Tom Bishop, the director of medical staff and services at Riverton Memorial Hospital and Lander Regional Hospital, said the center's ample room and open design should foster educational growth for students
"I love the light (through) the windows," he said. "It's a good learning environment."
Bishop, who has experience in a clinical setting, also was impressed by the nursing simulation lab on the center's second floor. As the tour group entered the "sim lab," a blue light started blinking and alarms went off near one doorway. One crew of nursing students rushed to the side room to help their mannequin patient, who apparently was not breathing and required defibrillation.
"This is a real hospital call system," simulation instructor Debbie McClure said.
Student Robin Kruze, who was practicing diabetic wound care in another lab room, said her classmates in the simulation area quickly become accustomed to the commotion associated with a hospital setting. Their realistic experience at the Health and Science Center prepares them for work in the future, she said, and Lindsey Anderson, who works in physician recruitment and employee recognition at RMH, agreed.
"This is very impressive," Anderson said. "It looks like a real life hospital situation, with numerous different patients with a variety of ailments. ... It provides real-life situations and experiences for students."
After treating their mannequin patients, the students can watch a live video recording of their work and talk about the experience in small debriefing rooms. Bishop said the opportunity for discussion after class makes all of the difference.

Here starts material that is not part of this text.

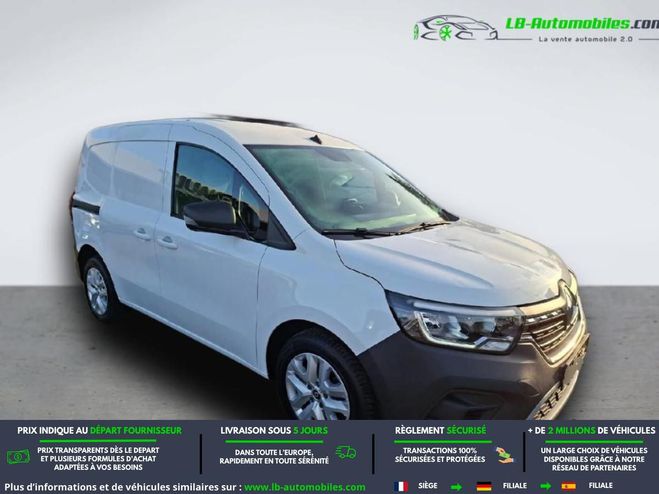 Renault Kadjar dCi 95 BVM Blanc de 2021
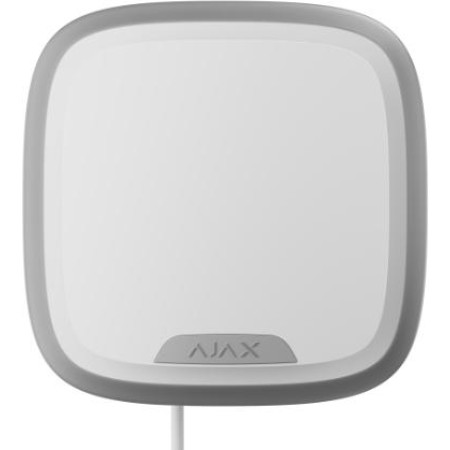 AJAX Superior StreetSiren Plus - Fibra (white)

"To be able to do the actual hands-on is amazing, (but) the debriefing is the best," he said. "You can practice all day, but to be able to watch yourself (makes you more prepared). It's the experience of getting to see what you did."

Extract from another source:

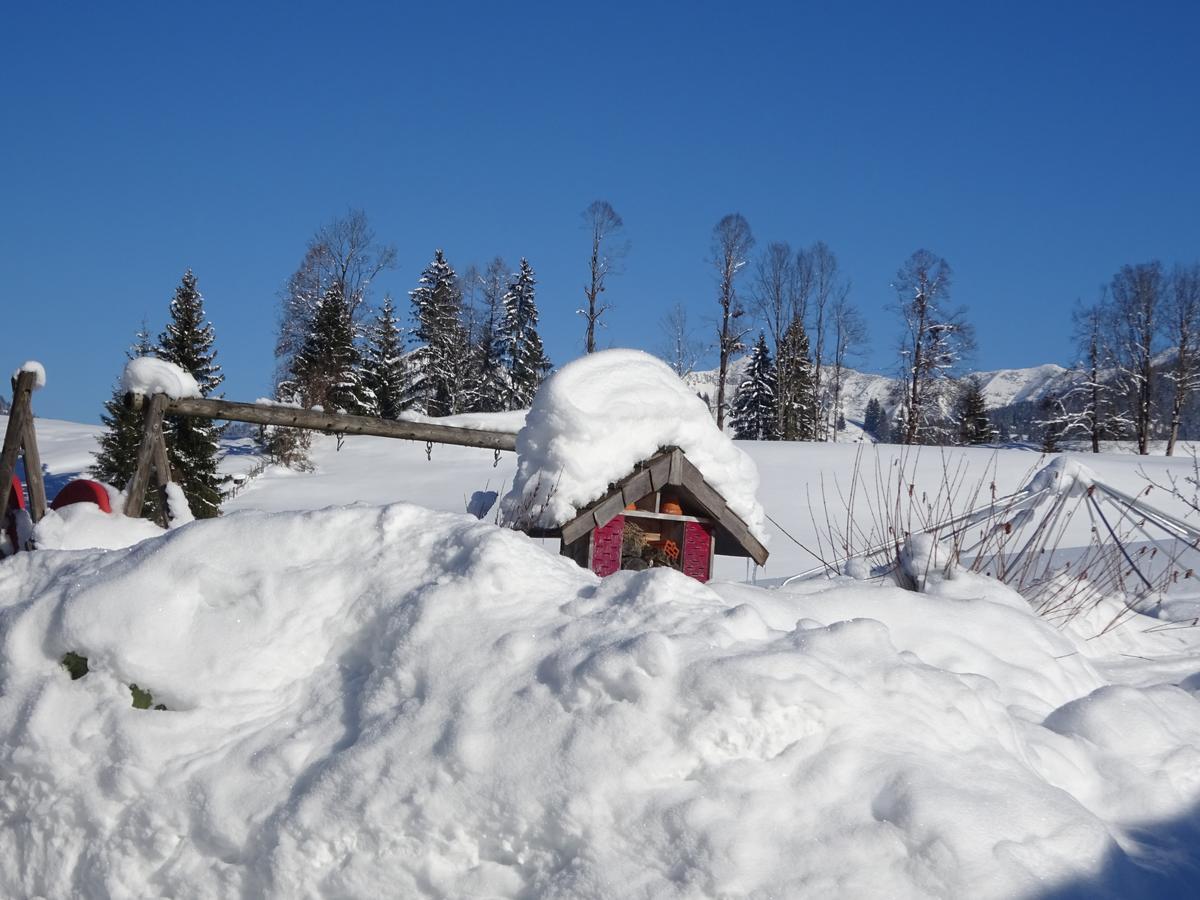 Ferienwohnung Haus Lehen Sankt Koloman Екстериор снимка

He also was pleased to hear that CWC students will have access to cadavers in the anatomy lab beginning next year.
"You don't expect (that) at a community college," he said.

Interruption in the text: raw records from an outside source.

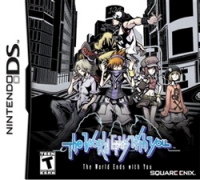 World Ends With You, The Box Art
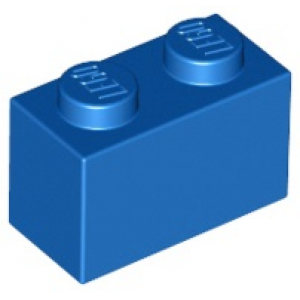 LEGO® Brick 1x2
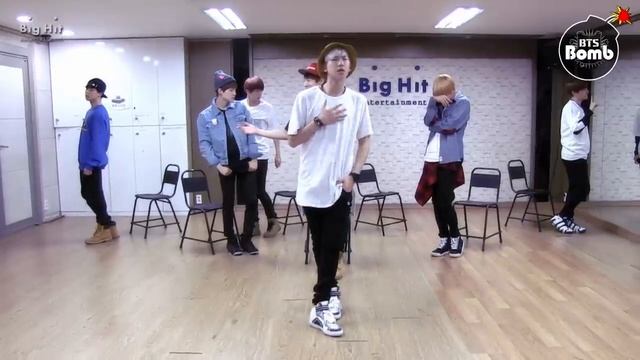 BTS Just one day practice Appeal ver_720pFHR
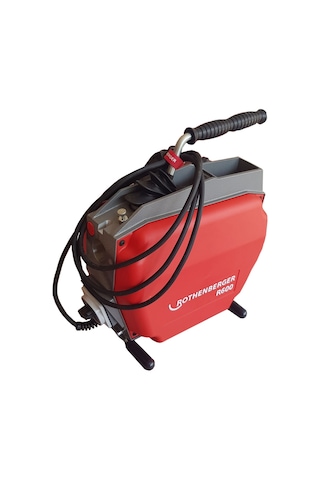 Rothenberger R600 Profesyonel 690W Kanal Açma Makinesi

Before the human cadavers arrive, students will practice dissecting deceased cats in the center's anatomy laboratory. Sophomore Breanna Taylor said she has dissected six cats so far this year, including the one she examined during Friday's tours.
"I'm working on tissues now," she said to curious onlookers while one of her classmates identified parts of a sheep heart.
Students in the physiology lab tested hemoglobin this week, and professor Tara Womack-Shultz said they'll do a white blood cell count later in the month.
"With this building we can do all kinds of great things for our students," physics professor Bill Finney said has he hung suspended from the ceiling. His lab space is equipped with a weight-bearing rope that can be used to illustrate physics concepts.
As tour groups passed through on Friday, Finney donned a harness and demonstrated conservation of angular momentum by spinning from the rope with his arms extended, then folded. With his arms out he moved slowly, but when he brought them in he began to spin more rapidly.
Non-science students have found uses for the Health and Science Center, too. Tara Brown, an early childhood development major, said she likes to study in the new building, which was built with several quiet study areas near wall-sized windows.
"It's really nice, so I use it a lot," she said, adding that there are few distractions in the center. "It's pretty undiscovered so far."
They attended Friday's dedication ceremony for the center, which was paid for through an $11.5 million bond proposal passed by Fremont County voters in November 2010.
That funding was combined with $6.55 million in matching funds from the Wyoming Legislature. In the end, administrators said the 52,342-square-foot center cost more than $18 million.